## Start Page

On the other hand, and what makes this post different from most of the other posts I've seen about embedding Python in C/C++, is that I was interested on importing a module from C/C++ and making it available in the Python environment. Why would I want to do that? Well, imagine you want to supply an embedded interpreter in your hashing C/C++ application, wouldn't it be comfortable for the user to be able to do hashing routines without bothering on importing the hashlib module? After all, the user will be importing that module each time he uses the Python environment supplied in your application.

So to do this, we must first understand what the import command really does in Python: besides doing the obvious (importing the module) it also creates an object in the Python environment that references the imported module. So despite of the fact that there's a good looking PyImport_ImportModule() function in the Python C API, it only does the first part of the job. You'll then need to register that module with an object name that will reference it. One other thing you'll need to know is what is a module added to (what we have, so far, referred as "the Python environment"): in fact, modules are imported into other modules, and since PyRun_SimpleString() runs everything under the __main__ module, we'll first need to get a reference to that module and import the hashlib module into it. In our case, to import the hashlib module from C/C++, we'd do this:

Py_Initialize();
PyObject * mainModule = PyImport_AddModule("__main__");
PyObject * hashlibModule = PyImport_ImportModule("hashlib");
PyModule_AddObject(mainModule, "hashlib", hashlibModule);
PyRun_SimpleString("m=hashlib.md5()n"
"m.update('David E. Narváez')n"

## End Page
## Start Extracted data

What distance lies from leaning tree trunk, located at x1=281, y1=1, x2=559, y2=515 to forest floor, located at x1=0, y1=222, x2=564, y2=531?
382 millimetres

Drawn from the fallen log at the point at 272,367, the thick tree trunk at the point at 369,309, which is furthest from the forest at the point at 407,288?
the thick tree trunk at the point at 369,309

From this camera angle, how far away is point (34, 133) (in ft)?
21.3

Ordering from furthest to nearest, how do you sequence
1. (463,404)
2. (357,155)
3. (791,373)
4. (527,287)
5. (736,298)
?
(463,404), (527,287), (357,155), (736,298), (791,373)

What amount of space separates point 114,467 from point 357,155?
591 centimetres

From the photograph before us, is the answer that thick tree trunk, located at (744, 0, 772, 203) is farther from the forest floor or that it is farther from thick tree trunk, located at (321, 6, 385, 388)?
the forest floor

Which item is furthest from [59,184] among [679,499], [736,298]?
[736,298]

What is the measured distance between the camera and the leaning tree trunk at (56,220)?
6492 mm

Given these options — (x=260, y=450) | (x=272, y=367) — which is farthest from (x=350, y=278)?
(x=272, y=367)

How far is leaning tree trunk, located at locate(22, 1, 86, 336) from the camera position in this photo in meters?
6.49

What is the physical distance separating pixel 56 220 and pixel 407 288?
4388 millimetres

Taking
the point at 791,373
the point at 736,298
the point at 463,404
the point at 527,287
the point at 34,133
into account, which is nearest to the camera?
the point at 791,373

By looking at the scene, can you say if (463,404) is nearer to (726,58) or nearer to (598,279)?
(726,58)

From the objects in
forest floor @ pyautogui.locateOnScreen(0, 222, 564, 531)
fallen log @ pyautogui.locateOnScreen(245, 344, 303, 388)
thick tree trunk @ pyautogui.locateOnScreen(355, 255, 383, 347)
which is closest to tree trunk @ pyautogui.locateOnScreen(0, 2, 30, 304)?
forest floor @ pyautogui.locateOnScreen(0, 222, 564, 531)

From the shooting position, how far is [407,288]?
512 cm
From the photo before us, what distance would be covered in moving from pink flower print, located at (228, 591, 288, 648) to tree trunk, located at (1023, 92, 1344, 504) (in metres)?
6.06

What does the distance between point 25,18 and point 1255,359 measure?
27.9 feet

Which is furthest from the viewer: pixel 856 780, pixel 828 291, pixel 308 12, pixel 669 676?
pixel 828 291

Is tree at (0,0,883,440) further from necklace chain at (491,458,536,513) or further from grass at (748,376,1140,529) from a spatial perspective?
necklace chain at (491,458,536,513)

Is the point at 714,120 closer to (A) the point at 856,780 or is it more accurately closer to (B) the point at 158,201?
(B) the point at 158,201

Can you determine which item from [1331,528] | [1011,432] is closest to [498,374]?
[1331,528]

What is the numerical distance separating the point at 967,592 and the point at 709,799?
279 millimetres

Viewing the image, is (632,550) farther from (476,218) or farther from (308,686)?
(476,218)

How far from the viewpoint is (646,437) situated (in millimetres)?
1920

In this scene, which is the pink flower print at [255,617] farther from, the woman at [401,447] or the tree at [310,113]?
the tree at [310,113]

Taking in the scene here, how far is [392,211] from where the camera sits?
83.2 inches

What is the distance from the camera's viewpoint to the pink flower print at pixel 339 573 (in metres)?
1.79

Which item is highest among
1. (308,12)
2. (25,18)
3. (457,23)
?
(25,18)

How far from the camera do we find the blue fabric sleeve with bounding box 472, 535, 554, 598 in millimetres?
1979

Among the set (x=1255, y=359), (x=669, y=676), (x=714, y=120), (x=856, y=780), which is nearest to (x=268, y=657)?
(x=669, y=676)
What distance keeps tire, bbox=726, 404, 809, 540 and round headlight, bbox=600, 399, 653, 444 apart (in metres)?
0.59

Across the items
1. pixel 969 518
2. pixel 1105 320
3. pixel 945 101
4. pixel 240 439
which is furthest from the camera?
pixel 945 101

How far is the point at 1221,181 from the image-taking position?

## End Extracted data

(Exercise requirements)
**A.** In the text on embedding Python in C/C++, under which module does PyRun_SimpleString() run everything?
**B.** Continue the text on embedding Python in C/C++, beginning immediately after the final line shown.

(Solved tasks)
**A.** It runs everything under the __main__ module.

**B.**
"print m.hexdigest()");
Py_Finalize();

Notice how we can remove the import hashlib instruction in the string to run, since that module was imported before. It's also interesting to notice that in the PyModule_AddObject() call we could have given any other name to refer to the hashlib module, something you most likely don't want to do in your code so that users don't get confused, but is still worth to mention.

That's all good, but then there are many other popular digest algorithms available in the hashlib module which you would use under python with code similar to this one:

from hashlib import md5, sha1
name = 'David E. Narváez'
m = md5()
s = sha1()
m.update(name)
s.update(name)
print m.hexdigest()
print s.hexdigest()

This brings us to the problem of implementing the from hashlib import md5, sha1 command using the Python C API which is still simple, yet a little more complex than just importing the module. What this command actually does is importing two members of the hashlib module (md5 and sha1) into the __main__ module and have them available through objects named the same way. The following commands will do that from C/C++:

PyObject * subModules = PyList_New(0);
PyList_Append(subModules, PyString_FromString("md5"));
PyList_Append(subModules, PyString_FromString("sha1"));
PyObject * hashlibImports = PyImport_ImportModuleEx("hashlib", NULL, NULL, subModules);
PyObject * md5Module = PyObject_GetAttr(hashlibImports, PyString_FromString("md5"));
PyObject * sha1Module = PyObject_GetAttr(hashlibImports, PyString_FromString("sha1"));
PyModule_AddObject(mainModule, "md5", md5Module);
PyModule_AddObject(mainModule, "sha1", sha1Module);

I must admit this piece of code looks a lot more alarming than the rest of the other examples, yet most of the complexity lies in the creation of a Python list that holds the name of the objects that will be imported from the hashlib module, not in the importing procedure itself. The string to be run by PyRun_SimpleString() won't include the from hashlib import md5, sha1 now that it was already added by the Python C API.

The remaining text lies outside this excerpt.